[Data drawn from a collection]:
——
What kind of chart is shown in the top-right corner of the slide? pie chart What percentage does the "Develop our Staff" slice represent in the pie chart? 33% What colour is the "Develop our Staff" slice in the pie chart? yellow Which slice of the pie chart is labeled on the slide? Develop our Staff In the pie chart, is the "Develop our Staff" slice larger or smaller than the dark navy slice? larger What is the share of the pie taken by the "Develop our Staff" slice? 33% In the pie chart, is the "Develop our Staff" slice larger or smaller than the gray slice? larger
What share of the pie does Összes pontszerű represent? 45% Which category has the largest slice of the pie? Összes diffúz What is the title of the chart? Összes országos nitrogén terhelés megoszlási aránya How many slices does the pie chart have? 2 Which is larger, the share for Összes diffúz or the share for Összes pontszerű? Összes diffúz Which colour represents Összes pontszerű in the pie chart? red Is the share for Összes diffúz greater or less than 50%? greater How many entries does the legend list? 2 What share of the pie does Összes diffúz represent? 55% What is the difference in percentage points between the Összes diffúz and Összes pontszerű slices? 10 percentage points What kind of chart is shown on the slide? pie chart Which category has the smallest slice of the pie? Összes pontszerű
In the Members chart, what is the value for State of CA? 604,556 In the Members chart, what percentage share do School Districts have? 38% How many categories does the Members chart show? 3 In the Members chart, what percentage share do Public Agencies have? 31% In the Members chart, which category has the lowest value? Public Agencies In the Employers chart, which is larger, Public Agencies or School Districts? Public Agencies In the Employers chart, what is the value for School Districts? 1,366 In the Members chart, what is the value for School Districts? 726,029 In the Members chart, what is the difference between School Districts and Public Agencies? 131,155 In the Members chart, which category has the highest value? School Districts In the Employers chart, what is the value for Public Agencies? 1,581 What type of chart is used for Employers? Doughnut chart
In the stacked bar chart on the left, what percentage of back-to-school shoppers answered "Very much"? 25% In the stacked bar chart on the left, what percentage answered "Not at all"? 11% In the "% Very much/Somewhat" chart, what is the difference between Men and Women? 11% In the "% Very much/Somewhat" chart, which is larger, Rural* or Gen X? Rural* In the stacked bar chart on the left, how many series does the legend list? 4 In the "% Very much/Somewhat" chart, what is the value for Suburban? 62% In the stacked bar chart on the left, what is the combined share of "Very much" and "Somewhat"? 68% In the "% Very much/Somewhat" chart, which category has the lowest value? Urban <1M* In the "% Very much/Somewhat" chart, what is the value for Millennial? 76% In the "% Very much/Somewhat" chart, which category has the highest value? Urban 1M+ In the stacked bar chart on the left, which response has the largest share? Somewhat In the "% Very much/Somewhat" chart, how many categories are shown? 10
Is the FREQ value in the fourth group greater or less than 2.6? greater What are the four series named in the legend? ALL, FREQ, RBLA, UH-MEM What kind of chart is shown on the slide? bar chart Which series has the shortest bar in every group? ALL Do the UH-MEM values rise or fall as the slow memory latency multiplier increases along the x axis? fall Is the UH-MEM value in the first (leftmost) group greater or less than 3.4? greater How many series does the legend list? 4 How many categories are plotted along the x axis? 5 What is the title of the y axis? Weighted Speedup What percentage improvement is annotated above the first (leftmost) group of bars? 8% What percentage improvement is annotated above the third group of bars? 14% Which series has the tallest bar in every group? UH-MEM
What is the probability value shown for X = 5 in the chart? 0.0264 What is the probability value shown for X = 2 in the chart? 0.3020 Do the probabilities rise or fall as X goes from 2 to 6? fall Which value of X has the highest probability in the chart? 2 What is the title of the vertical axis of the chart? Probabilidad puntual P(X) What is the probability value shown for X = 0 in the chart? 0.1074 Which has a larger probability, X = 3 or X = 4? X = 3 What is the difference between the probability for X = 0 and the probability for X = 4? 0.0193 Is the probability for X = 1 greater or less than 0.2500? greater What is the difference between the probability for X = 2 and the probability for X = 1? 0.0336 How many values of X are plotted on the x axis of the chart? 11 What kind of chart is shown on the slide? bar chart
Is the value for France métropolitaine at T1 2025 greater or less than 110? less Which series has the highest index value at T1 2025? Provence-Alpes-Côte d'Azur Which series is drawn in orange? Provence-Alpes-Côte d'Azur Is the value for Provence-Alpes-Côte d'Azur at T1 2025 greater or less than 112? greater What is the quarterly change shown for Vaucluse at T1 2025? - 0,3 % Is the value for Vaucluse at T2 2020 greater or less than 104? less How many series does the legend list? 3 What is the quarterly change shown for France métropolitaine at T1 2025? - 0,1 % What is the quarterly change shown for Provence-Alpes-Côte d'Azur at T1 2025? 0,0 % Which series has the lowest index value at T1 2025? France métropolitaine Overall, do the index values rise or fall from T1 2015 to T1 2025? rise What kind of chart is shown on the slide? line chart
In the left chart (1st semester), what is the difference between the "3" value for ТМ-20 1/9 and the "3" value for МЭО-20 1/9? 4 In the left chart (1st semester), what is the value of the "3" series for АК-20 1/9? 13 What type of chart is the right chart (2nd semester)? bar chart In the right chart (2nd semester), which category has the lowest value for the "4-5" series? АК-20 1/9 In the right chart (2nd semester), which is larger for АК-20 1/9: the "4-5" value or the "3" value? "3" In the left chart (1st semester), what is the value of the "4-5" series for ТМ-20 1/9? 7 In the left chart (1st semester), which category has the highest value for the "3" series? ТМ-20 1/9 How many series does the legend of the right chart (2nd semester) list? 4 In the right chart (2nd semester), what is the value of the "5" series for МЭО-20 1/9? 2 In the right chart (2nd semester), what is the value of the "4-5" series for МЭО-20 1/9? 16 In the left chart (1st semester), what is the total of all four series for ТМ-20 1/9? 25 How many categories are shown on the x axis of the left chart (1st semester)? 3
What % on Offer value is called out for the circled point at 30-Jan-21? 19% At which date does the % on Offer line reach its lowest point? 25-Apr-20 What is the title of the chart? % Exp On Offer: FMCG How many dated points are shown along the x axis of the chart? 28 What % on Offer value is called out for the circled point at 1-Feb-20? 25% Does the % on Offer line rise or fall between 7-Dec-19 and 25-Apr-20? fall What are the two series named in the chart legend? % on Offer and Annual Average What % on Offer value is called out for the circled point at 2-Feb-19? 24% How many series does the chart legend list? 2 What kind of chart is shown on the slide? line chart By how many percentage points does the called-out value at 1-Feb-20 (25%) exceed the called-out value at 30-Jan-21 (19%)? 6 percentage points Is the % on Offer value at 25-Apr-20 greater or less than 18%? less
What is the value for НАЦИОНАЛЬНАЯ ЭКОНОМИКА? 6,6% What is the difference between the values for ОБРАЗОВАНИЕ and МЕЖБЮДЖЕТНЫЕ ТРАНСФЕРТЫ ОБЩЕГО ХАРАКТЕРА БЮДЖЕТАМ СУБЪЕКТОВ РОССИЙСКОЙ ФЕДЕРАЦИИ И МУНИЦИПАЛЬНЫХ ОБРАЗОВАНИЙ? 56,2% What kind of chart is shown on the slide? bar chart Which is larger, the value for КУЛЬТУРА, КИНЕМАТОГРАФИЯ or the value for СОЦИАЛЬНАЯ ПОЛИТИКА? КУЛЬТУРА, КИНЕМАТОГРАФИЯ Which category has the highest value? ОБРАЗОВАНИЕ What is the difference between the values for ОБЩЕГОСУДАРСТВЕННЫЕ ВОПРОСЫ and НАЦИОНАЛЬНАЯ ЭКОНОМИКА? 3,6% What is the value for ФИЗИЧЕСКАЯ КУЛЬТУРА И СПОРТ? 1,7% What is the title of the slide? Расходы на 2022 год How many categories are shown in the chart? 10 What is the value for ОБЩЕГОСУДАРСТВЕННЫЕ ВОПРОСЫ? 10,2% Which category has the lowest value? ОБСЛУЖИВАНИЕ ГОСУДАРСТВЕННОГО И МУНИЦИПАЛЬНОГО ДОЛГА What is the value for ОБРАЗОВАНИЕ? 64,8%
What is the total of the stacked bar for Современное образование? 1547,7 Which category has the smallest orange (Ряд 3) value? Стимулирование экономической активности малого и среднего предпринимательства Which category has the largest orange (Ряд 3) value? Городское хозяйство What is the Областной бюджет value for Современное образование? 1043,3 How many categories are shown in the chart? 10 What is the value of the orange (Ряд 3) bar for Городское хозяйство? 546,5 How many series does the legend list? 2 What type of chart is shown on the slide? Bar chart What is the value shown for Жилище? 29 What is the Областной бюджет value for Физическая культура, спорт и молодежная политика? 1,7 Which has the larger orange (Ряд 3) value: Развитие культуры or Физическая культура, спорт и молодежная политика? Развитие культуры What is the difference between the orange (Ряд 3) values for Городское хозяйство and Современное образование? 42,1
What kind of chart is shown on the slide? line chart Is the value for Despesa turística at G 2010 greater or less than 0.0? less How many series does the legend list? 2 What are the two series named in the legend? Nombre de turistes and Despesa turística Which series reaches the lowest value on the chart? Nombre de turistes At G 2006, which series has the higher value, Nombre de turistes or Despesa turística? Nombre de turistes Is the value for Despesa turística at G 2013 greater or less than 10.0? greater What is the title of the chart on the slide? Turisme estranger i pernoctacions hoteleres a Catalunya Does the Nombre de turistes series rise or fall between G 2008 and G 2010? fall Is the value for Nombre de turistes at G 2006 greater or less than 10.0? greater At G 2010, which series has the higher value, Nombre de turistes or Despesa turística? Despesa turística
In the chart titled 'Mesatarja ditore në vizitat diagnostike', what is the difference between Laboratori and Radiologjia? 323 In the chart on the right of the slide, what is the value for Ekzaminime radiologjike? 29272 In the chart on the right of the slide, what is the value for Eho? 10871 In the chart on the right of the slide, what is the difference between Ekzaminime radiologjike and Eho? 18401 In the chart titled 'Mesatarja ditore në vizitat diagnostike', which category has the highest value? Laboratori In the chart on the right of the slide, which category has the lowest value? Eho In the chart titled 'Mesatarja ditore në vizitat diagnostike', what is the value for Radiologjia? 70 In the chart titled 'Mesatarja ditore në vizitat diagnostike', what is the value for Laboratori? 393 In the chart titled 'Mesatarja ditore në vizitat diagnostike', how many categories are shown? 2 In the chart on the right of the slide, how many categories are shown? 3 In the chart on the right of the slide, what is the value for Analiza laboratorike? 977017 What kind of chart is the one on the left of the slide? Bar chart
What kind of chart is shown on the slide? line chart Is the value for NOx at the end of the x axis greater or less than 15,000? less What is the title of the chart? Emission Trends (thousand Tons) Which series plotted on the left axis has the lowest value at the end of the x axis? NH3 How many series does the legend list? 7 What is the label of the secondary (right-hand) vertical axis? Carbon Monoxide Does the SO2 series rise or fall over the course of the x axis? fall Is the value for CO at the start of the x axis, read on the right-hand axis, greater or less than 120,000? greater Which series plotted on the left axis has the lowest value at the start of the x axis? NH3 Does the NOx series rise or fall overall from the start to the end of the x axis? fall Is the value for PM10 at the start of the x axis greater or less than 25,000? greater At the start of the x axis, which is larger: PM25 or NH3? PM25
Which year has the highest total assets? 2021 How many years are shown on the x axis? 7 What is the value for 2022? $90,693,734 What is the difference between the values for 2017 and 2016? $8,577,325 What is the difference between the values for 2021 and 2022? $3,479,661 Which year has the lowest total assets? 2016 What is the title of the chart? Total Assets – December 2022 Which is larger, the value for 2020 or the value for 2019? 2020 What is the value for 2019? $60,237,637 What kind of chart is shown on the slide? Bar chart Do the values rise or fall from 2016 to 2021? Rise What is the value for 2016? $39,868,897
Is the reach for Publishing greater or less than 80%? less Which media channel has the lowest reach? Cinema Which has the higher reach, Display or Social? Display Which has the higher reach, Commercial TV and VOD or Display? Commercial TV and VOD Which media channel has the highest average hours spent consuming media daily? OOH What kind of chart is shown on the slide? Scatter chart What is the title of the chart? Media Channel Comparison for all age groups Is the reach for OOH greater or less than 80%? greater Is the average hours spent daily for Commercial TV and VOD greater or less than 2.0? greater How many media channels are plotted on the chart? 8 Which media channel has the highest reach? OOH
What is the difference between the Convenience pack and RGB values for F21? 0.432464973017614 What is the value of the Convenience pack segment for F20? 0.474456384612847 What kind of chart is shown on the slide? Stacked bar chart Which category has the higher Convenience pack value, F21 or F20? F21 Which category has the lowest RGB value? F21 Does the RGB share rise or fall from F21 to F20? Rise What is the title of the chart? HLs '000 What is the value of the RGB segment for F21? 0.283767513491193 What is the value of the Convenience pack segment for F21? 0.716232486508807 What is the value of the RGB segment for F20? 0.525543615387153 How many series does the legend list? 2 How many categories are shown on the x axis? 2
——
[Task requirements]: Copy the data word for word, starting with the first line and ending after the line that contains "What share of the pie does Összes pontszerű".

[Written solution]:
What kind of chart is shown in the top-right corner of the slide? pie chart What percentage does the "Develop our Staff" slice represent in the pie chart? 33% What colour is the "Develop our Staff" slice in the pie chart? yellow Which slice of the pie chart is labeled on the slide? Develop our Staff In the pie chart, is the "Develop our Staff" slice larger or smaller than the dark navy slice? larger What is the share of the pie taken by the "Develop our Staff" slice? 33% In the pie chart, is the "Develop our Staff" slice larger or smaller than the gray slice? larger
What share of the pie does Összes pontszerű represent? 45% Which category has the largest slice of the pie? Összes diffúz What is the title of the chart? Összes országos nitrogén terhelés megoszlási aránya How many slices does the pie chart have? 2 Which is larger, the share for Összes diffúz or the share for Összes pontszerű? Összes diffúz Which colour represents Összes pontszerű in the pie chart? red Is the share for Összes diffúz greater or less than 50%? greater How many entries does the legend list? 2 What share of the pie does Összes diffúz represent? 55% What is the difference in percentage points between the Összes diffúz and Összes pontszerű slices? 10 percentage points What kind of chart is shown on the slide? pie chart Which category has the smallest slice of the pie? Összes pontszerű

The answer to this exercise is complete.